The end of the driving ban will boost women’s financial power and allow them to play a bigger role in economic and social diversification in line with Vision 2030, prominent businesswomen said on Friday.

Hind Khalid Al-Zahid was the first Saudi woman designated as an executive director — for Dammam Airport Company — and also heads the Businesswomen Center at the Eastern Province Chamber of Commerce and Industry. 

She sees the historic move as a huge step forward for businesswomen in the Kingdom.

“Women being allowed to drive is very important; of course this will help a lot in sustainable development as the lifting of the ban on women driving came as a wonderful opportunity to increase women’s participation in the workforce,” she told Arab News on Friday, ahead of the end of the ban on Sunday.

She added that women in the job market are under-represented; they make up to 22 percent of the national workforce of about six million according to official estimates. Lifting the ban will help to take women’s representation in the workforce to 30 percent by 2030, she said.

“This is not just the right thing to do for women’s emancipation, but also an essential step in economic and social development as part of the reforms,” she said.

She said that there were different obstacles in increasing women’s participation in the workforce and other productive activities, and the driving ban was one of them. It was a strategic issue that needed to be addressed on a priority basis. With the issue resolved, it would help immensely in giving Saudi women better representation as they would help to diversify the Saudi economy and society.

She said that women could contribute hugely to the workforce and labor market as half of Saudi human resources were female, and unless allowed to excel in different sectors it would not be possible to do better, mainly because of restricted mobility.

A recent survey by the Jeddah Chamber of Commerce indicated that transportation was a major concern holding Saudi women back from joining the labor market.

Nouf Ibrahim, a businesswoman in Riyadh, said: “It will surely boost female economic participation and help increase women’s representation in the workforce immensely.

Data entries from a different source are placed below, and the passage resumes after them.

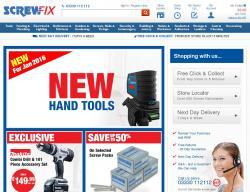 Screwfix Discount Codes promo code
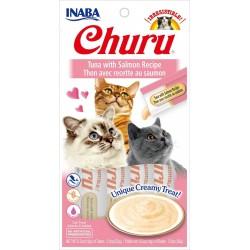 INABA CIAO CHURU  - 12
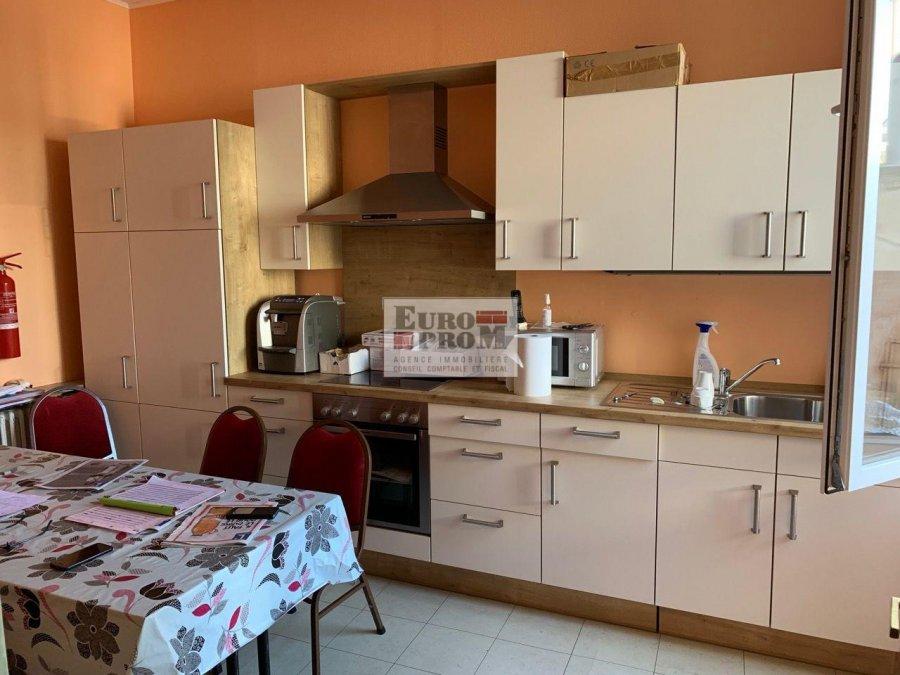 acheter immeuble de rapport 3 chambres 210 m² esch-sur-alzette photo 2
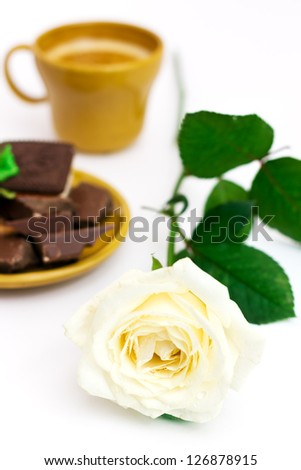 White rose with cup of coffee, over white, shallow depth of field - stock photo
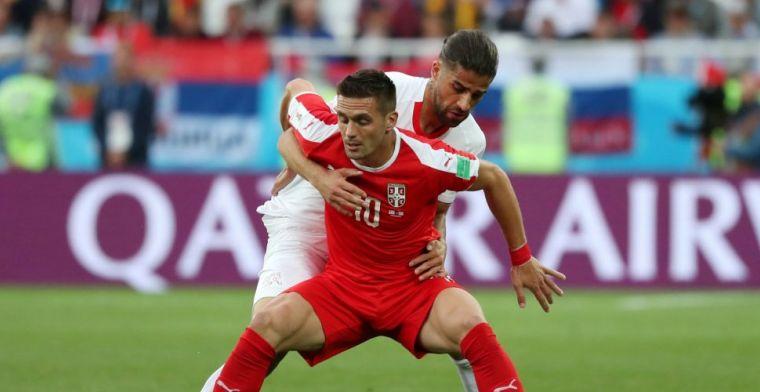 'Ja, hij gaat zeker naar Ajax. Daar kun je een dikke punt achter zetten'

It will also help to reduce the overall national unemployment rate as most of the unemployed are women and many of them are eligible as university graduates.”

She echoed the opinion that the move would help to bring an economic windfall for Saudi women, making it easier for them to work and do business, and thus play a bigger and better role that would help economic and social diversification in line with Saudi Vision 2030.

“Being able to drive from Sunday onwards after the ban is lifted will be a wonderful experience. Earlier we were dependent on a male family member and house driver to take us to workplace, to the shopping center, school or other required places for some work, now we can drive and that will allow active participation in productive work,” Sulafa Hakami, a Saudi woman working as the digital communication manager with an American MNC in Riyadh, told Arab News.

“Saudi women can now share effectively the bigger and better responsibilities,” she said.